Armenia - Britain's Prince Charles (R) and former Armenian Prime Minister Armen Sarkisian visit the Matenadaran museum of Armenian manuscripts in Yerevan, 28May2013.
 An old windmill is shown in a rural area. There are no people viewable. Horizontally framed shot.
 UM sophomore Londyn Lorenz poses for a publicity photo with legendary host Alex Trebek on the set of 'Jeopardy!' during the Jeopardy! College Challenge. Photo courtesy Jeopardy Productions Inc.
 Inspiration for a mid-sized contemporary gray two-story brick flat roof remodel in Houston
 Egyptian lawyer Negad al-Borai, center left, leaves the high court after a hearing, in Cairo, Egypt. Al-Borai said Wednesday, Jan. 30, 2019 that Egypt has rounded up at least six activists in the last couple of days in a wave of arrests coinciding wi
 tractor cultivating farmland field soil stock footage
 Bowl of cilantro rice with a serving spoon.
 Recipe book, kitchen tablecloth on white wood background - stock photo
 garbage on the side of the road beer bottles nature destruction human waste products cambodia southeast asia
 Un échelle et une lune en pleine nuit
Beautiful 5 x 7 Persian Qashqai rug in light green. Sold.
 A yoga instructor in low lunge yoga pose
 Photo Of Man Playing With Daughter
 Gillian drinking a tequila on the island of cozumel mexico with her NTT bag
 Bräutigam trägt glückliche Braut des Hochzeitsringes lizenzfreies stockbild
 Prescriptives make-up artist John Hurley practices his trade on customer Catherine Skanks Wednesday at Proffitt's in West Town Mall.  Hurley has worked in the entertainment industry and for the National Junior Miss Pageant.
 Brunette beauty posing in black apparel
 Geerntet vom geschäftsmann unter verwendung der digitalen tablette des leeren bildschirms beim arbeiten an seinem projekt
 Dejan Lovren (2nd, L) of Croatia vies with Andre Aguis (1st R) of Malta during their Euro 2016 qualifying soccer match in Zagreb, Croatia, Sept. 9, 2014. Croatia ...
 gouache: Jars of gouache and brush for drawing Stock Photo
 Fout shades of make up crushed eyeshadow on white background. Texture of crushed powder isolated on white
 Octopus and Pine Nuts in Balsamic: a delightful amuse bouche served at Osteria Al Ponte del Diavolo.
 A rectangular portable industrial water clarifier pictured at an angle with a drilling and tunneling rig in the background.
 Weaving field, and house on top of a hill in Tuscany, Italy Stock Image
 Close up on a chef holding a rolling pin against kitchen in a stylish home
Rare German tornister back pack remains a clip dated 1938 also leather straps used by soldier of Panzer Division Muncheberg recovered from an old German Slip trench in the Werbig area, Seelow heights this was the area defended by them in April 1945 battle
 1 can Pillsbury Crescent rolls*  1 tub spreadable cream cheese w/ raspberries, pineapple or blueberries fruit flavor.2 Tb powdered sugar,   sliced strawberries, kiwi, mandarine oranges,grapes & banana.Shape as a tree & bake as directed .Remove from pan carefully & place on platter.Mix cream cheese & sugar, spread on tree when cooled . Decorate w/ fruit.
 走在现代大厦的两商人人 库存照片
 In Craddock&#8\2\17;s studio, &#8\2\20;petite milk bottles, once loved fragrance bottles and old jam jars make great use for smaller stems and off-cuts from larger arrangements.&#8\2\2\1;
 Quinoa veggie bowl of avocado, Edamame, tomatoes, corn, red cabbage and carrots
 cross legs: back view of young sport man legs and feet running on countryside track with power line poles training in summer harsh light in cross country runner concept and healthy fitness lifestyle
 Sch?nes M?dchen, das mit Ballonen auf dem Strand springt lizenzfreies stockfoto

→ Assignment: Print out each record above exactly, with nothing omitted.

→ Problem solution:
Armenia - Britain's Prince Charles (R) and former Armenian Prime Minister Armen Sarkisian visit the Matenadaran museum of Armenian manuscripts in Yerevan, 28May2013.
 An old windmill is shown in a rural area. There are no people viewable. Horizontally framed shot.
 UM sophomore Londyn Lorenz poses for a publicity photo with legendary host Alex Trebek on the set of 'Jeopardy!' during the Jeopardy! College Challenge. Photo courtesy Jeopardy Productions Inc.
 Inspiration for a mid-sized contemporary gray two-story brick flat roof remodel in Houston
 Egyptian lawyer Negad al-Borai, center left, leaves the high court after a hearing, in Cairo, Egypt. Al-Borai said Wednesday, Jan. 30, 2019 that Egypt has rounded up at least six activists in the last couple of days in a wave of arrests coinciding wi
 tractor cultivating farmland field soil stock footage
 Bowl of cilantro rice with a serving spoon.
 Recipe book, kitchen tablecloth on white wood background - stock photo
 garbage on the side of the road beer bottles nature destruction human waste products cambodia southeast asia
 Un échelle et une lune en pleine nuit
Beautiful 5 x 7 Persian Qashqai rug in light green. Sold.
 A yoga instructor in low lunge yoga pose
 Photo Of Man Playing With Daughter
 Gillian drinking a tequila on the island of cozumel mexico with her NTT bag
 Bräutigam trägt glückliche Braut des Hochzeitsringes lizenzfreies stockbild
 Prescriptives make-up artist John Hurley practices his trade on customer Catherine Skanks Wednesday at Proffitt's in West Town Mall.  Hurley has worked in the entertainment industry and for the National Junior Miss Pageant.
 Brunette beauty posing in black apparel
 Geerntet vom geschäftsmann unter verwendung der digitalen tablette des leeren bildschirms beim arbeiten an seinem projekt
 Dejan Lovren (2nd, L) of Croatia vies with Andre Aguis (1st R) of Malta during their Euro 2016 qualifying soccer match in Zagreb, Croatia, Sept. 9, 2014. Croatia ...
 gouache: Jars of gouache and brush for drawing Stock Photo
 Fout shades of make up crushed eyeshadow on white background. Texture of crushed powder isolated on white
 Octopus and Pine Nuts in Balsamic: a delightful amuse bouche served at Osteria Al Ponte del Diavolo.
 A rectangular portable industrial water clarifier pictured at an angle with a drilling and tunneling rig in the background.
 Weaving field, and house on top of a hill in Tuscany, Italy Stock Image
 Close up on a chef holding a rolling pin against kitchen in a stylish home
Rare German tornister back pack remains a clip dated 1938 also leather straps used by soldier of Panzer Division Muncheberg recovered from an old German Slip trench in the Werbig area, Seelow heights this was the area defended by them in April 1945 battle
 1 can Pillsbury Crescent rolls*  1 tub spreadable cream cheese w/ raspberries, pineapple or blueberries fruit flavor.2 Tb powdered sugar,   sliced strawberries, kiwi, mandarine oranges,grapes & banana.Shape as a tree & bake as directed .Remove from pan carefully & place on platter.Mix cream cheese & sugar, spread on tree when cooled . Decorate w/ fruit.
 走在现代大厦的两商人人 库存照片
 In Craddock&#8\2\17;s studio, &#8\2\20;petite milk bottles, once loved fragrance bottles and old jam jars make great use for smaller stems and off-cuts from larger arrangements.&#8\2\2\1;
 Quinoa veggie bowl of avocado, Edamame, tomatoes, corn, red cabbage and carrots
 cross legs: back view of young sport man legs and feet running on countryside track with power line poles training in summer harsh light in cross country runner concept and healthy fitness lifestyle
 Sch?nes M?dchen, das mit Ballonen auf dem Strand springt lizenzfreies stockfoto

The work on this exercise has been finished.